Tortorella made Hartnell a healthy scratch one night, and the veteran left winger went into the coach’s office to discuss things.
“It was one of my first times getting scratched after 1,100 games or so, so I go to talk to him,” said Hartnell, now a Philadelphia Flyers analyst for NBC Sports Philadelphia. “We had it out a bit, and he said, ‘I appreciate you coming in here and talking to me like a man. There were a couple f-bombs and it was heated, and the next day he goes, ‘Don’t worry about it. You’re going to get back in. This is your chance to prove to the guys how good of a pro you are.’
“I think I scored four goals over the next five games,” Hartnell added, smiling, “and he’s probably like, ‘I’m a great coach!’ ”
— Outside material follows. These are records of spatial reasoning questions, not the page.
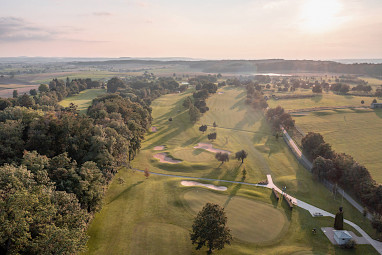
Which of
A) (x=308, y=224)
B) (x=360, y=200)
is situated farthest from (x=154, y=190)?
(x=360, y=200)

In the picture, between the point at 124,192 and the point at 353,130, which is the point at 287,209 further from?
the point at 353,130

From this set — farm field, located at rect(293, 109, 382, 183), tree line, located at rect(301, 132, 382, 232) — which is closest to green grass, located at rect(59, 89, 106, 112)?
tree line, located at rect(301, 132, 382, 232)

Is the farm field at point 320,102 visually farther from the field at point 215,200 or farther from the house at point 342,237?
the house at point 342,237

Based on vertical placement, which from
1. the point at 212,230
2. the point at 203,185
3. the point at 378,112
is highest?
the point at 378,112

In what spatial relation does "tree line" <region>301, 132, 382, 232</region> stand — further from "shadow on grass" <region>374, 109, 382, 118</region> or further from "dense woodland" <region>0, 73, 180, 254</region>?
"shadow on grass" <region>374, 109, 382, 118</region>

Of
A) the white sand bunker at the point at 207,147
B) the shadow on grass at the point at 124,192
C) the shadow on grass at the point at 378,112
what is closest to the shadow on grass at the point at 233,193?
the shadow on grass at the point at 124,192

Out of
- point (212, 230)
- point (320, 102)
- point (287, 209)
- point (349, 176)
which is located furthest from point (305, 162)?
point (320, 102)
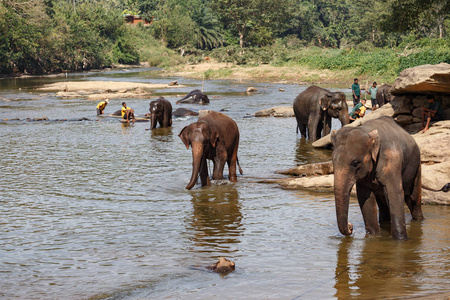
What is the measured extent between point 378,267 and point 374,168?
1155 millimetres

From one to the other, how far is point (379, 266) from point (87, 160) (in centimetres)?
1074

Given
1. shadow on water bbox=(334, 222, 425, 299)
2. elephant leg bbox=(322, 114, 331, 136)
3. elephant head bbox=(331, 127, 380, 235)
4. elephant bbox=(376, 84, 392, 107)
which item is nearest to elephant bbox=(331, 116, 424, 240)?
elephant head bbox=(331, 127, 380, 235)

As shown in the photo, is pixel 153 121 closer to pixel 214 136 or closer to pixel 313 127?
pixel 313 127

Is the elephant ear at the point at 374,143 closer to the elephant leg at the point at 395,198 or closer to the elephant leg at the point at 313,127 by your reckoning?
the elephant leg at the point at 395,198

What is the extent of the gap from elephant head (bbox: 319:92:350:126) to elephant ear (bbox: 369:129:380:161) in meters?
11.3

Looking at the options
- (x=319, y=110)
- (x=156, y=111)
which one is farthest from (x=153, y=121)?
(x=319, y=110)

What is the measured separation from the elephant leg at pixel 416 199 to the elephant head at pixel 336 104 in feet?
31.5

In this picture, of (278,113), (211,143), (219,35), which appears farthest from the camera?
(219,35)

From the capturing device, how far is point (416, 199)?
320 inches

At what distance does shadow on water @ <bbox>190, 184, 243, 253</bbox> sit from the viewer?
7.94 m

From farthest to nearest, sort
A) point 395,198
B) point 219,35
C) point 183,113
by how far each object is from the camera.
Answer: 1. point 219,35
2. point 183,113
3. point 395,198

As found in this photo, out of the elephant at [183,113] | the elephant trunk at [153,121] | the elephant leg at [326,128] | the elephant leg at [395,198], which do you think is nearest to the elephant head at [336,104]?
the elephant leg at [326,128]

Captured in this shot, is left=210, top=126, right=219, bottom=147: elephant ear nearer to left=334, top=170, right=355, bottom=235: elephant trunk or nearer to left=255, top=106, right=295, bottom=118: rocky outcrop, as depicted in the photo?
left=334, top=170, right=355, bottom=235: elephant trunk

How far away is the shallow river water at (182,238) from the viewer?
6.07 m
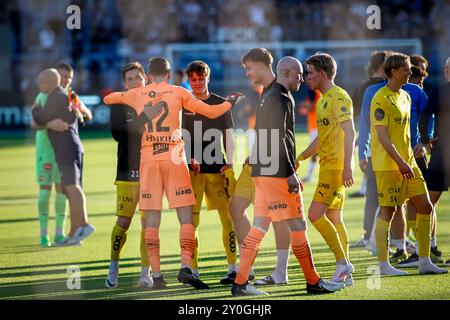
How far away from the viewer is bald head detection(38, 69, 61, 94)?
11164mm

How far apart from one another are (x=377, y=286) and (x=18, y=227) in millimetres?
6068

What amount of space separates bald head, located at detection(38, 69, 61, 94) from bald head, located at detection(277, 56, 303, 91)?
4.36m

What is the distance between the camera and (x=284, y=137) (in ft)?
24.1

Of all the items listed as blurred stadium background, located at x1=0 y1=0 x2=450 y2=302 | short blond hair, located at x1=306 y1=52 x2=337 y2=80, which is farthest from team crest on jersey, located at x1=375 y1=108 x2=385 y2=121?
blurred stadium background, located at x1=0 y1=0 x2=450 y2=302

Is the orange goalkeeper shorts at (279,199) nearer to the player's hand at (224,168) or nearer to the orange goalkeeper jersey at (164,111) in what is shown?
the orange goalkeeper jersey at (164,111)

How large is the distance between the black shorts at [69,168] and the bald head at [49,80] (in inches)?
30.5

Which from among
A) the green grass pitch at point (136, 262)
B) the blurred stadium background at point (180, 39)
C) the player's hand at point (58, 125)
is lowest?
the green grass pitch at point (136, 262)

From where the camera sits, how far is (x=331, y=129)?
7.94 metres

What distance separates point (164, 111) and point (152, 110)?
0.10 m

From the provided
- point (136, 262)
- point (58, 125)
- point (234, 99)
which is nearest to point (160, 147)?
point (234, 99)

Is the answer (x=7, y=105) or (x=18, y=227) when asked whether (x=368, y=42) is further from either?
(x=18, y=227)

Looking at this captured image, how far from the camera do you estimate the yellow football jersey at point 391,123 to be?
818 centimetres

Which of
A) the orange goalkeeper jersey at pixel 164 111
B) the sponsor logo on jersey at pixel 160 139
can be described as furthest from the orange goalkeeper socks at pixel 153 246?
the sponsor logo on jersey at pixel 160 139
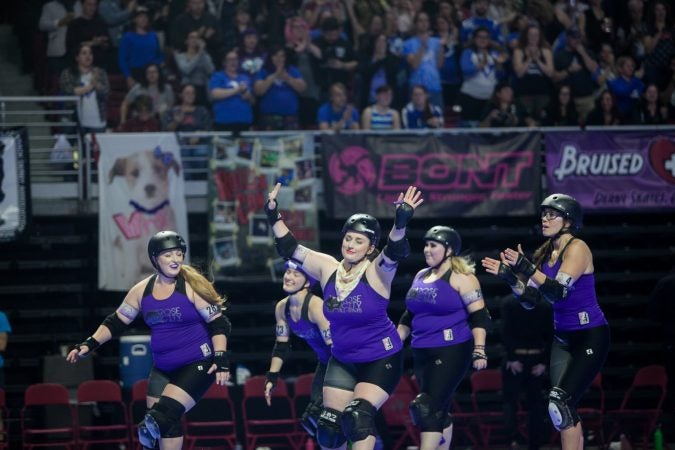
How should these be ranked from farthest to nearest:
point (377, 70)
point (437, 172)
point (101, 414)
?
point (377, 70), point (437, 172), point (101, 414)

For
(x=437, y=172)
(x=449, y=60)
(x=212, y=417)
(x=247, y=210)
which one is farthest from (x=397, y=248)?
(x=449, y=60)

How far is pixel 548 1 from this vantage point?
634 inches

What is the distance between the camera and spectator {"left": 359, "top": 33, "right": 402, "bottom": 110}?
14.7 meters

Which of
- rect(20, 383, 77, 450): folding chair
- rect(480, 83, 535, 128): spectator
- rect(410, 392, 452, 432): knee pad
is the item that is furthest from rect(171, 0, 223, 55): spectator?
rect(410, 392, 452, 432): knee pad

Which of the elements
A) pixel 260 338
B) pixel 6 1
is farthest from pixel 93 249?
pixel 6 1

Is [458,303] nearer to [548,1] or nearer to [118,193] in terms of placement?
[118,193]

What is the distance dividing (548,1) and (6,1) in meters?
7.60

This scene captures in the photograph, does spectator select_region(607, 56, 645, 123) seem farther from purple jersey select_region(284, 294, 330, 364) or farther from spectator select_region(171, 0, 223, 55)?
purple jersey select_region(284, 294, 330, 364)

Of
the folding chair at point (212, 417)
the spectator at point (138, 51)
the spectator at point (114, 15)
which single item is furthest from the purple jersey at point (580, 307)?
the spectator at point (114, 15)

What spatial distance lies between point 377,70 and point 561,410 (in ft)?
21.8

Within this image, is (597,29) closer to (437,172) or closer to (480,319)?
(437,172)

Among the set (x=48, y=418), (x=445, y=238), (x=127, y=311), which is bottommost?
(x=48, y=418)

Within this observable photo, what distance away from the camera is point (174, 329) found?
9641 millimetres

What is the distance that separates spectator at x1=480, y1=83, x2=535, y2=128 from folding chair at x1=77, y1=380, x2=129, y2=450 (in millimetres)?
5519
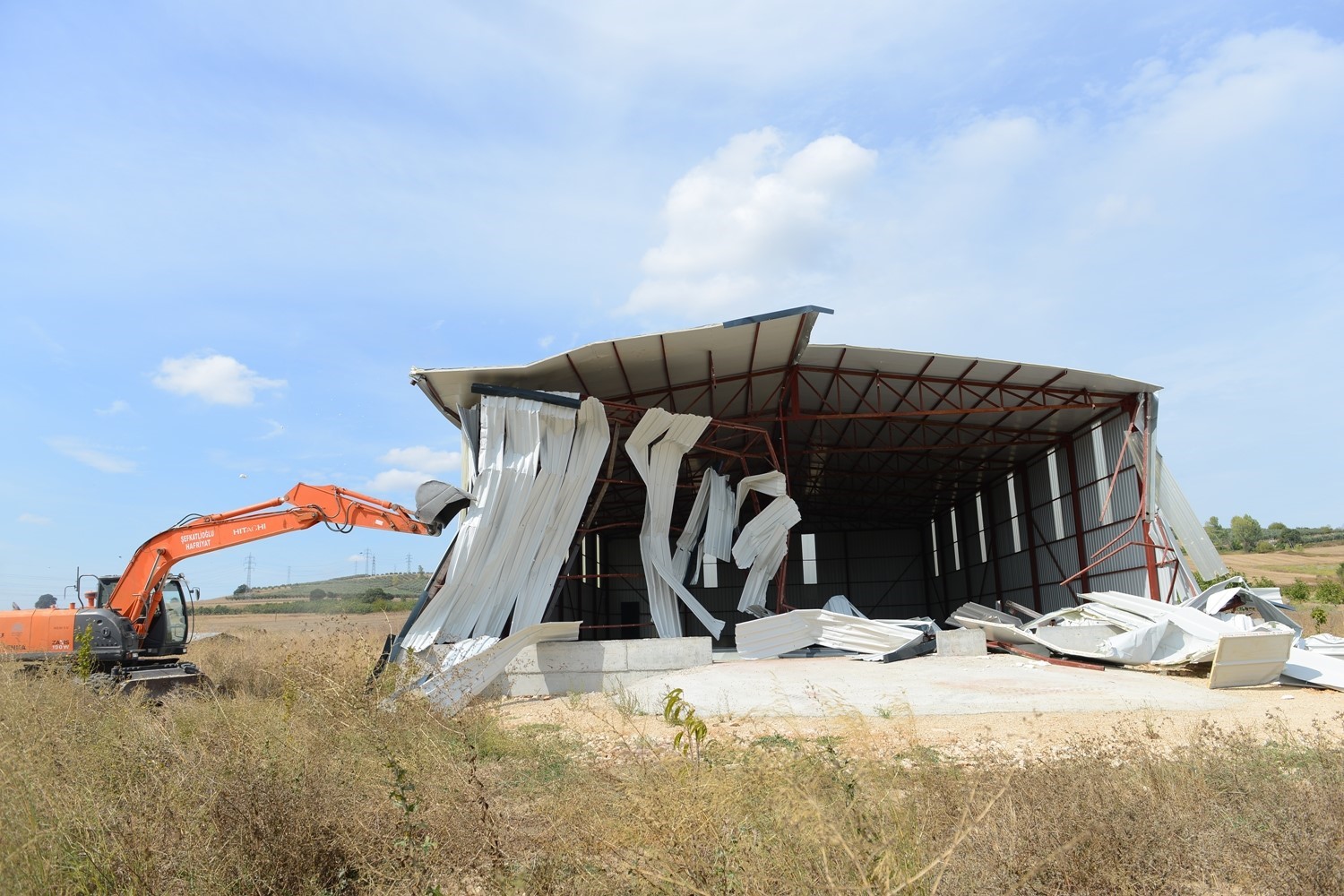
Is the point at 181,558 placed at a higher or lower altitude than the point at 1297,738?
higher

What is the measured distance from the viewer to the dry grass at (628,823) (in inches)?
184

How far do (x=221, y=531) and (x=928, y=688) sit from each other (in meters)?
13.9

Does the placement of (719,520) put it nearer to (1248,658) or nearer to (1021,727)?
(1248,658)

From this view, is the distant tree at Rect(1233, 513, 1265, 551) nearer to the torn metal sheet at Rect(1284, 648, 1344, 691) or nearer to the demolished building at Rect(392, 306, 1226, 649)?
the demolished building at Rect(392, 306, 1226, 649)

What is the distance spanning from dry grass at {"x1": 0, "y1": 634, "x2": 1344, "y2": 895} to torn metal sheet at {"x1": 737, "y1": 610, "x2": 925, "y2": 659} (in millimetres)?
13000

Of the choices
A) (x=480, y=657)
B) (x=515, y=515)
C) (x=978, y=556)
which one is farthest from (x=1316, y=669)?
(x=978, y=556)

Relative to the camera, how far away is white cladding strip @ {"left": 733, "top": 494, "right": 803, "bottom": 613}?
2422 centimetres

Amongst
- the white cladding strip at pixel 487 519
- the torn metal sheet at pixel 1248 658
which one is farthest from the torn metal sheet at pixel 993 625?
the white cladding strip at pixel 487 519

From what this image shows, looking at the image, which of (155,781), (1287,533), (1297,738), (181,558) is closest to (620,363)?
(181,558)

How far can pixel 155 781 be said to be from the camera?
5836 mm

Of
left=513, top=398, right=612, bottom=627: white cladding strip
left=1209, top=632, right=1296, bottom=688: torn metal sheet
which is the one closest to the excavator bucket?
left=513, top=398, right=612, bottom=627: white cladding strip

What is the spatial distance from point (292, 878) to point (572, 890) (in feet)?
6.67

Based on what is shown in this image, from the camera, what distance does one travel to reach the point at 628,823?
4973 millimetres

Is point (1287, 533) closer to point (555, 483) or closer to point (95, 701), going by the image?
point (555, 483)
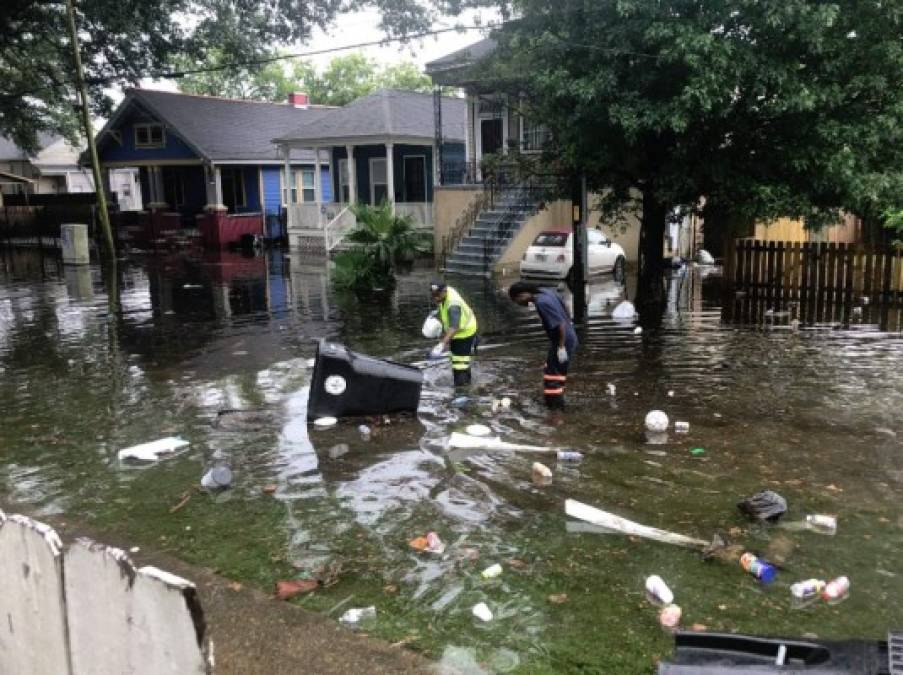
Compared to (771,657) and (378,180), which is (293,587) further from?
(378,180)

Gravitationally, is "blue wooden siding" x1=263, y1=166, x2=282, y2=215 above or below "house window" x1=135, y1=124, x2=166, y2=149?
below

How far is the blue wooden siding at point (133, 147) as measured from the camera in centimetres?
3216

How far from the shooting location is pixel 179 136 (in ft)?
102

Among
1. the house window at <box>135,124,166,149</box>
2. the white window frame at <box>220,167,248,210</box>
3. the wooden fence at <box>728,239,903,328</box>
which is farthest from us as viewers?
the white window frame at <box>220,167,248,210</box>

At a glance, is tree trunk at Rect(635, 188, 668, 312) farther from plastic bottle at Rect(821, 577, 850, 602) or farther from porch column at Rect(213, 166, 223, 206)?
porch column at Rect(213, 166, 223, 206)

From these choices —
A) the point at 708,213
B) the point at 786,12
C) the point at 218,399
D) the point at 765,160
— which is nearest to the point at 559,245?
the point at 708,213

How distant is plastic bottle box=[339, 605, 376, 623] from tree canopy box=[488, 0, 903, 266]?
9.03 metres

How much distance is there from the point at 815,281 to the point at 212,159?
21.8m

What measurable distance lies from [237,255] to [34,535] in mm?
26036

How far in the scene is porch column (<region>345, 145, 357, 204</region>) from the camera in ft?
89.2

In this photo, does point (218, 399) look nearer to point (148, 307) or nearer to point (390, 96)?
point (148, 307)

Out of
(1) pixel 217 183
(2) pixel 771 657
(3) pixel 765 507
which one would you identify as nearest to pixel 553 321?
(3) pixel 765 507

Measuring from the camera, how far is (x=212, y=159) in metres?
30.2

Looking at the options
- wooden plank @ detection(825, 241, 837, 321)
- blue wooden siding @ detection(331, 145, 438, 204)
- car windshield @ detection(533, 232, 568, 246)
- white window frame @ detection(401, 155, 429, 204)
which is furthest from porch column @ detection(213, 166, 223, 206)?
wooden plank @ detection(825, 241, 837, 321)
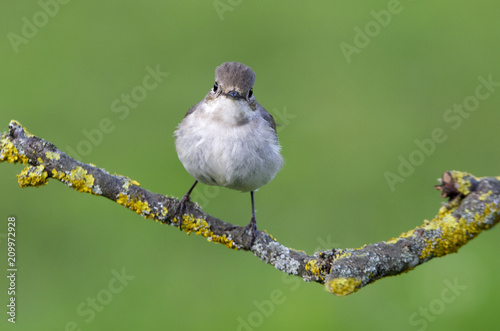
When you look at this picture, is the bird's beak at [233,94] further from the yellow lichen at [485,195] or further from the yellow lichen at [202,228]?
the yellow lichen at [485,195]

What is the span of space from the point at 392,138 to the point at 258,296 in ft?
10.5

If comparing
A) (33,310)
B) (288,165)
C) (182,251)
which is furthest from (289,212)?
(33,310)

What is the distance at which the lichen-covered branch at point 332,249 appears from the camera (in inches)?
162

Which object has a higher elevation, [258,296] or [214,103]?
Result: [214,103]

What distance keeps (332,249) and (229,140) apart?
168cm

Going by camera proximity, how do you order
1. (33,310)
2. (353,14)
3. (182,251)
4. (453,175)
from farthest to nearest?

Here’s the link to my latest Broad St. Bullcast for @phillyhockeynow, talking about the Torts Effect on the @NHLFlyers, the possible acquisition of Alex DeBrincat, and much more. Enjoy!https://t.co/p6seijBcjh
— Sam Carchidi (@BroadStBull) June 22, 2022
“I’m sure you’ve heard it all, but Torts will be loved by his players in Philly,” Sestito said. “I played for a few of the top coaches in the NHL, and he is the best by far. You always will know where you stand with him.”
Alain Vigneault and Mike Sullivan, who is probably Tortorella’s best friend, were among Sestito’s other coaches.
Sestito, who retired four years ago, called Tortorella a “players’ coach” and someone he’d “run through a brick wall” if he was asked.
“His camps are rigorous. Very hard,” Sestito said Friday from his home in Rome, N.Y. “As a player, you go into camp and you’re probably hating him at that time, but once camp gets over and you start playing, he’s probably the coach who’s going to give you the most days off. And he doesn’t care if you’re a first-line guy or a fourth line guy. He treats everyone the same. Everybody has a role with him and you’ll know where you stand — and if you’re doing your part, you’re going to be on great terms with him.”
Tortorella, who turned 64 today, does not like morning skates and having the players put on their uniforms and skates twice in the same day. He is expected to leave it up to the Flyers players if they want to skate during the morning of a game.
When Sestito played for Tortorella in Vancouver, he remembers his former Columbus teammate, Derek Dorsett, asking about the coach.
“Torts get on you yet?” Dorsett asked.
“No, he’s been great,” Sestitio said.
A short time later, Sestito failed to clear the puck twice in one period. The big winger was no longer on Tortorella’s good side.
“We came in after the first intermission, and he’s like, ‘Tommy, if you can’t get the puck out of the zone, you’re going to go from four minutes (a night) to no minutes,” said Sestito, laughing at the memory. “Ever since then, I made sure I got the puck out.”
Sestito said the Flyers “obviously need to get some help with their roster, but I think he’s going to do great. The fans are are going to love him there. He speaks his mind, so I think the media will love him unless you get in a little tussle with him. He’s not afraid to give it back.”
Over the years, Sestito said, “I think he’s mellowed out a little. I still talk to him once in a while. He’s a very humble and very personable person. He likes to get to know the players, their families, and he’s real easy to talk to. Some coaches aren’t like that. They couldn’t care less about your family life or what you’ve got going on.
“He’s just a real genuine person; he’s got a good soul.”
Despite the reputation that has followed him.